═════ ИСХОДНЫЙ ТЕКСТ

В Нижнем Новгороде Даль довел словарь до буквы П


24 мая 1856 года Владимир Иванович написал одному из своих знакомых:

«Словарь не дает мне браться ни за какую иную работу, всё свободное время ему… Оканчиваю букву Б; по расчету надо бы поработать годов тридцать. Кому завещать начатое и все запасы? Хотелось бы поселиться в Москве и там работать».

Наконец, желание нашего героя исполнилось. 26 октября 1859 года семейство Далей покинуло свое нижегородское пристанище – дом на углу Большой Печерской и Мартыновской улиц – и двинулось в Москву.


Мемориальная доска с горельефом работы нижегородского скульптора В. Пурихова на здании бывшей Нижегородской удельной конторы


Глава 9Москва

Приезд

Утром 28 октября 1859 года Дали въехали на Рогожскую заставу, обогнули Садовое кольцо и у Кудринской площади свернули в сторону Большой Грузинской улицы. Здесь в доме, который помог приобрести А. Н. Аксаков, В. И. Далю предстояло провести остаток жизни.

Большой деревянный дом – тридцать четыре комнаты. Местом для работы Владимир Иванович выбрал залу (так тогда говорили) с высоким потолком, украшенным тремя плафонами. В среднем, продолговатом, изображена Аврора, с розовым шарфом над головой, на золотой колеснице, запряженной белыми конями. В крайних, круглых, плафонах – амуры с лирой и факелами. Стол В. И. Даль установил возле больших окон, выходящих в тихий дворик.

Наш герой вставал рано и тут же принимался за работу. Писал до полудня. В час дня обедал. Затем независимо от погоды отправлялся на прогулку. Чаще всего шел к Ваганьковскому кладбищу. Но, случалось, поворачивал в другую сторону – к Пресненским прудам, где в 1864 году Русское общество акклиматизации животных и растений открыло зоологический сад. Отдохнув после прогулки, вновь садился за письменный стол. Но по вечерам только вносил исправления и что-то подклеивал.


Дом Даля в Москве


Чтобы отдохнуть от напряженной умственной работы, В. И. Даль иногда мастерил мебель. В комнате, расположенной рядом с залой, стояли токарный и слесарный станки. Владимир Иванович сам склеил большие, сантиметров тридцать в длину, коробки, в которые складывал «полосы» – длинные листы бумаги со словами. Надписанные в алфавитном порядке коробки лежали на полках – это была «рукопись» «Словаря». В Нижнем Новгороде работа над ним была доведена до буквы «П». В Москве предстояло завершить работу.

В. И. Даль написал из Первопрестольной одному из своих знакомых:

«Я живу, как Вы знаете, одиноко; человек я весьма не публичный, в людях не бываю, люблю общество тесное, близкое, родное».

══════════
═════ ПРИЛОЖЕННЫЙ МАТЕРИАЛ

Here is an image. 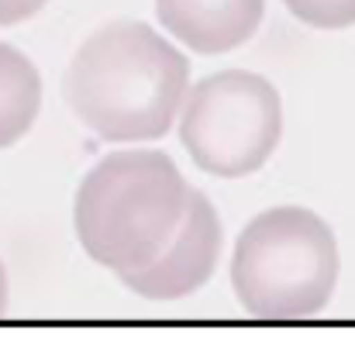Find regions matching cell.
<instances>
[{
    "instance_id": "6da1fadb",
    "label": "cell",
    "mask_w": 355,
    "mask_h": 348,
    "mask_svg": "<svg viewBox=\"0 0 355 348\" xmlns=\"http://www.w3.org/2000/svg\"><path fill=\"white\" fill-rule=\"evenodd\" d=\"M190 90V59L141 21L94 31L69 62L66 101L104 141H155Z\"/></svg>"
},
{
    "instance_id": "7a4b0ae2",
    "label": "cell",
    "mask_w": 355,
    "mask_h": 348,
    "mask_svg": "<svg viewBox=\"0 0 355 348\" xmlns=\"http://www.w3.org/2000/svg\"><path fill=\"white\" fill-rule=\"evenodd\" d=\"M187 200L190 183L162 148H118L76 190V238L97 266L118 276L145 269L176 238Z\"/></svg>"
},
{
    "instance_id": "3957f363",
    "label": "cell",
    "mask_w": 355,
    "mask_h": 348,
    "mask_svg": "<svg viewBox=\"0 0 355 348\" xmlns=\"http://www.w3.org/2000/svg\"><path fill=\"white\" fill-rule=\"evenodd\" d=\"M338 269V241L324 218L283 204L252 218L238 234L232 286L252 317L300 321L328 307Z\"/></svg>"
},
{
    "instance_id": "277c9868",
    "label": "cell",
    "mask_w": 355,
    "mask_h": 348,
    "mask_svg": "<svg viewBox=\"0 0 355 348\" xmlns=\"http://www.w3.org/2000/svg\"><path fill=\"white\" fill-rule=\"evenodd\" d=\"M283 134L276 87L248 69H225L187 90L180 141L190 159L221 180H241L266 166Z\"/></svg>"
},
{
    "instance_id": "5b68a950",
    "label": "cell",
    "mask_w": 355,
    "mask_h": 348,
    "mask_svg": "<svg viewBox=\"0 0 355 348\" xmlns=\"http://www.w3.org/2000/svg\"><path fill=\"white\" fill-rule=\"evenodd\" d=\"M221 241H225V232H221V218L211 197L190 186L183 225L169 241V248L145 269L121 272L118 279L145 300H159V304L183 300L214 276V266L221 259Z\"/></svg>"
},
{
    "instance_id": "8992f818",
    "label": "cell",
    "mask_w": 355,
    "mask_h": 348,
    "mask_svg": "<svg viewBox=\"0 0 355 348\" xmlns=\"http://www.w3.org/2000/svg\"><path fill=\"white\" fill-rule=\"evenodd\" d=\"M266 0H155V14L176 42L200 55H221L248 42Z\"/></svg>"
},
{
    "instance_id": "52a82bcc",
    "label": "cell",
    "mask_w": 355,
    "mask_h": 348,
    "mask_svg": "<svg viewBox=\"0 0 355 348\" xmlns=\"http://www.w3.org/2000/svg\"><path fill=\"white\" fill-rule=\"evenodd\" d=\"M42 111V76L35 62L0 42V148L21 141Z\"/></svg>"
},
{
    "instance_id": "ba28073f",
    "label": "cell",
    "mask_w": 355,
    "mask_h": 348,
    "mask_svg": "<svg viewBox=\"0 0 355 348\" xmlns=\"http://www.w3.org/2000/svg\"><path fill=\"white\" fill-rule=\"evenodd\" d=\"M293 17L311 28H349L355 24V0H283Z\"/></svg>"
},
{
    "instance_id": "9c48e42d",
    "label": "cell",
    "mask_w": 355,
    "mask_h": 348,
    "mask_svg": "<svg viewBox=\"0 0 355 348\" xmlns=\"http://www.w3.org/2000/svg\"><path fill=\"white\" fill-rule=\"evenodd\" d=\"M45 3H49V0H0V28L35 17Z\"/></svg>"
},
{
    "instance_id": "30bf717a",
    "label": "cell",
    "mask_w": 355,
    "mask_h": 348,
    "mask_svg": "<svg viewBox=\"0 0 355 348\" xmlns=\"http://www.w3.org/2000/svg\"><path fill=\"white\" fill-rule=\"evenodd\" d=\"M7 300H10V286H7V269L0 262V317L7 314Z\"/></svg>"
}]
</instances>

══════════

• ЧТО СДЕЛАТЬ
Сколько комнат было в московском доме Даля, согласно тексту? Этот материал здесь не нужен.

• ПИСЬМЕННЫЙ ОТВЕТ
Тридцать четыре комнаты.